#### SELECTED PASSAGE:

Segment Open

Am I his type? Is this going to work out for me? Is he going to brush me aside? I don't. I think that type, if we're talking about that, once you've got your foot in the door, so many other things become more important than any sort of like quote unquote type.
Mm hmm. Okay, that's good to know. Can you just tell us as a guy, what was your experience like on dating apps? not great. and I, I had tried to, you know, the, the also I'll mention dating apps have changed a lot from when I was on the market.
But my experience was, like I said, I went on a lot of really bad first dates. There was a lot of people that I was like, oh, she's beautiful. Her profile's funny. There were things that were attractive. And I would write a message that I thought was thoughtful and evocative.
Nothing. Never hear back. Most of the people I would write would hear nothing back.
And sometimes you'd be talking to somebody and then they just disappear, know, the whole ghosting thing. And it's literally like, what did I, you know, I don't know what I said or did. They just are gone. I did make a few connections. I had a girlfriend for a little while that I met on the dating apps and made a couple other friendships.

Segment Closed

#### EXERCISE PROMPT:
Repeat word for word the part of the dating apps conversation from "But my experience" up to and including "hear nothing back.".

#### SUPPLIED ENTRIES:
Segment Open

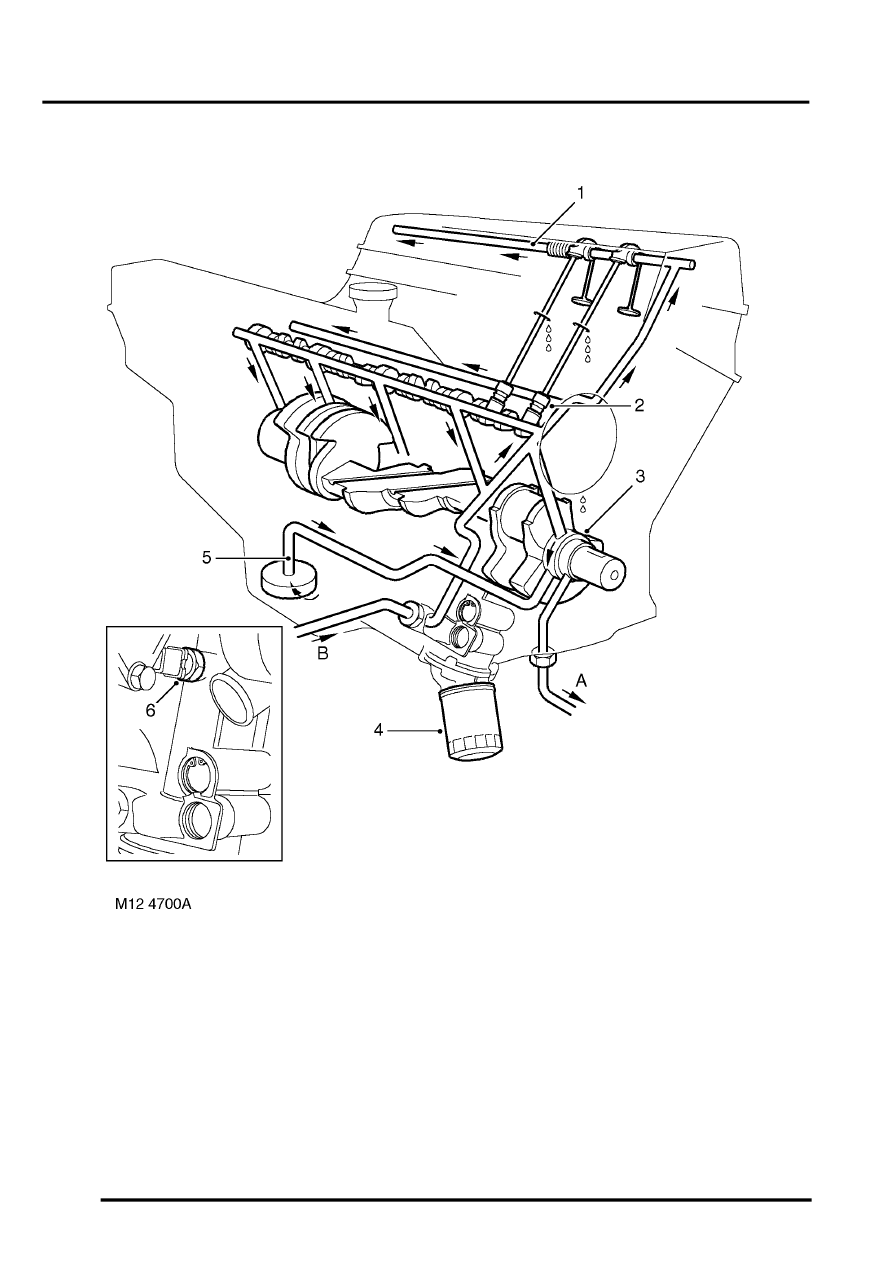 1

2

3

5

B

A

6

4

M12 4700A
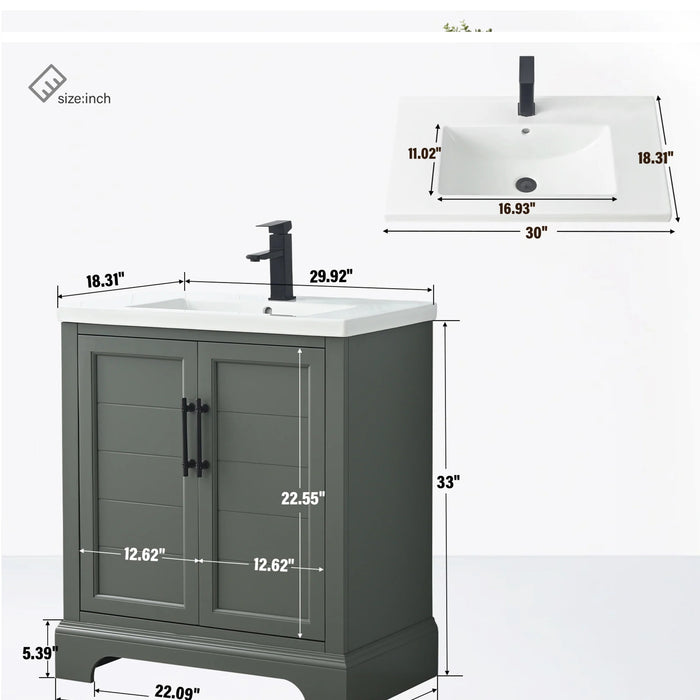 size:inch

11.02"

18.31"

16.93"

30"

18.31"

29.92"

33"

22.55"

12.62"

12.62"

5.39"

22.09"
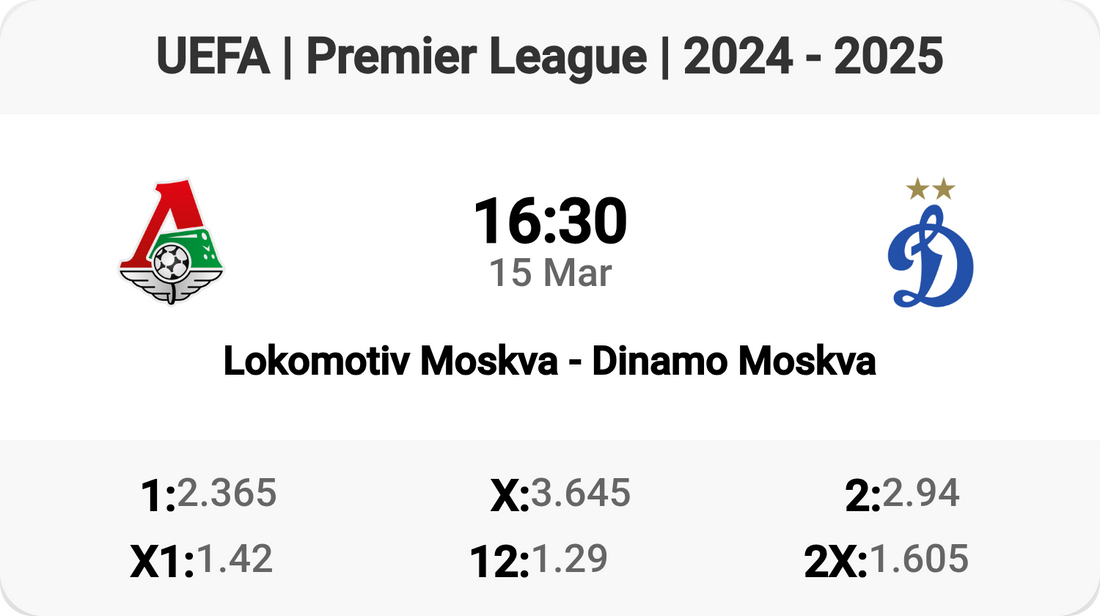 UEFA | Premier League | 2024 - 2025

16:30
15 Mar

Lokomotiv Moskva - Dinamo Moskva

1:2.365 X:3.645 2:2.94
X1:1.42 12:1.29 2X:1.605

Segment Closed

#### ANSWER FOR THIS EXERCISE:
But my experience was, like I said, I went on a lot of really bad first dates. There was a lot of people that I was like, oh, she's beautiful. Her profile's funny. There were things that were attractive. And I would write a message that I thought was thoughtful and evocative.
Nothing. Never hear back. Most of the people I would write would hear nothing back.